FINRA Rule 3110: Supervision

Last month, Stephens Inc. was censured by FINRA and fined $900,000 for failing to properly supervise “flash” emails sent by its research department.  According to FINRA Rule 3110, firms must have supervisory procedures established which include procedures for the review of incoming and outgoing written (including electronic) correspondence and internal communications relating to the member’s investment banking or securities business. The issue began when Stephens Inc.’s research analysts sent flash emails to the sales and trading personnel.  Although the research analysts sent the flash emails internally, the lack of supervision created the risk that material non-public information may have been included in the emails which could lead to misuse by the sales and trading personnel.

The risk of misuse was founded on the basis that the flash emails contained publicly available news and insights regarding covered companies that the firm’s customers might be interested in.  The sales and trading personnel used the content in the flash emails for discussions with customers.  This opened the door for the possibility that the sales and trading personnel could have revealed non-public information to customers during these discussions.  From its investigation, FINRA determined that for a period of at least three years, the firm failed to supervision the adequacy and distribution of the flash emails.  During the same time period, FINRA found that Stephens Inc. failed to establish written supervisory procedures concerning trading related to the flash emails.

Although the research analysts sent the flash emails internally, what FINRA discovered next was even more troublesome.  It was discovered that firm personnel forwarded flash emails marked “internal use only” to customers.  In another discovery, FINRA found that information from an unapproved research report was cut and pasted into a separate email and then sent to a customer.  The firm’s personnel were able to violate FINRA Rule 3110 without being detected by the firm because the firm lacked effective monitoring and supervisory systems that would alert it to the violations.   The matter was settled as Stephens Inc. neither admitted nor denied the charges, but consented to entry of FINRA’s findings.

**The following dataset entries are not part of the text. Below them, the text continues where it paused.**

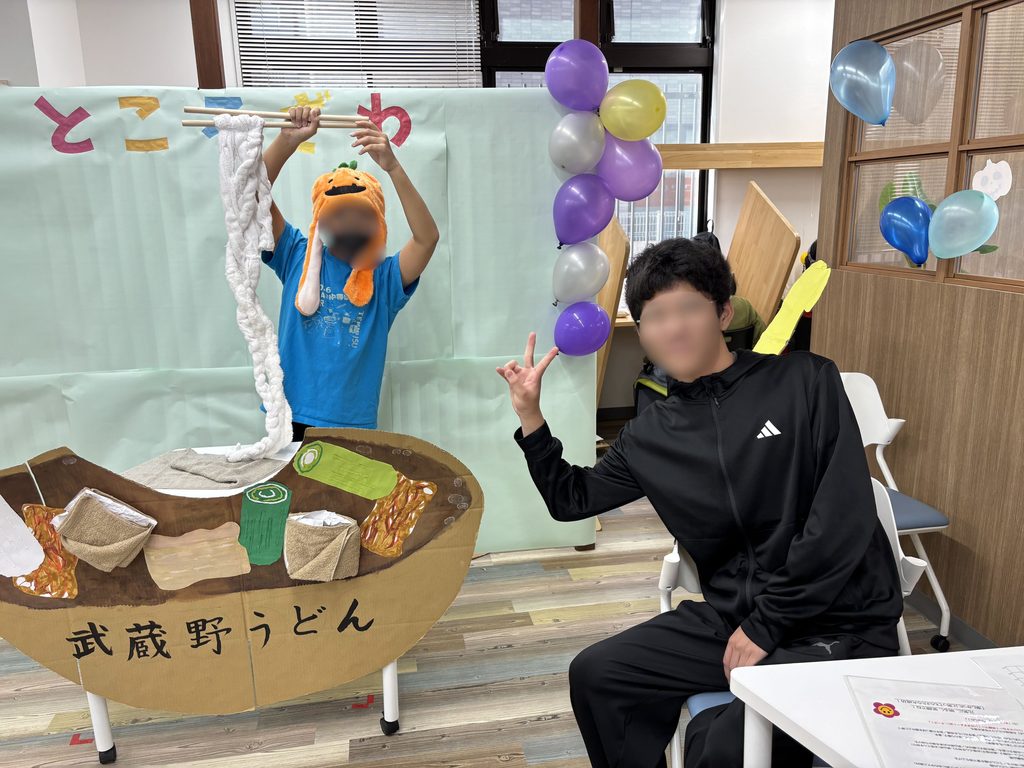 埼玉県所沢市にあるフリースクール、クラーク国際中等部所沢キャンパスで行った大笑祭の様子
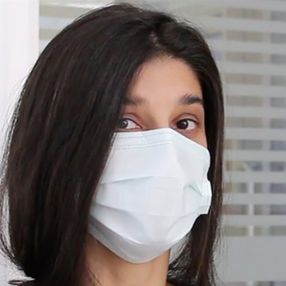 Doğuştan engelli Rabia Demir 22 yıl sonra duymaya başladı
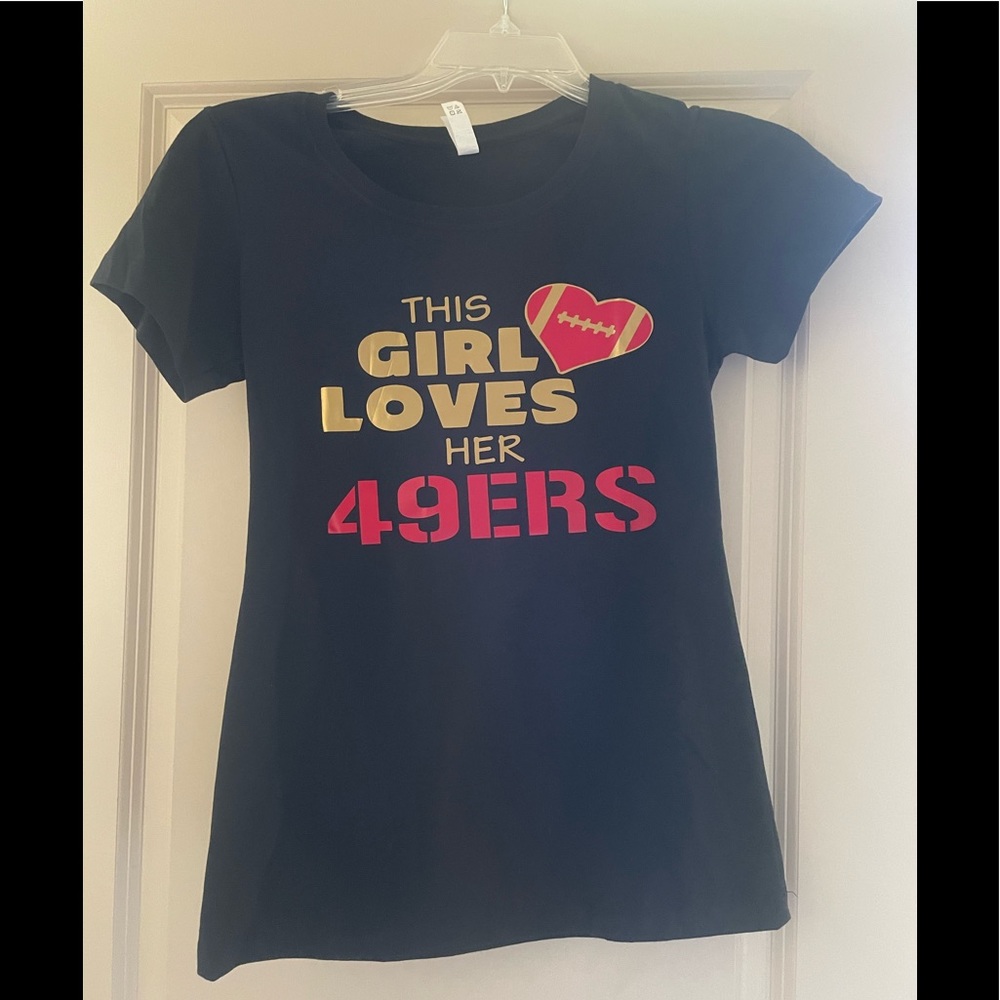 Women’s San Francisco 49er T-shirt says this girl loves her 49ers M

The case of Stephens Inc. is a reminder to all firms that the supervision of broker-dealers must include written supervisory procedures concerning the supervision of correspondences and internal communications relating to the member’s investment banking or securities business.  At a minimum, many firms have procedures in place that require that email reviews are performed on a regular basis to ensure that the firm has insight into what is being sent and can be alerted if there are any red flags.  That may be a good starting point for some firms.  However, it should not be the only procedure implemented. One thing is for certain: violating FINRA Rule 3110 can be costly.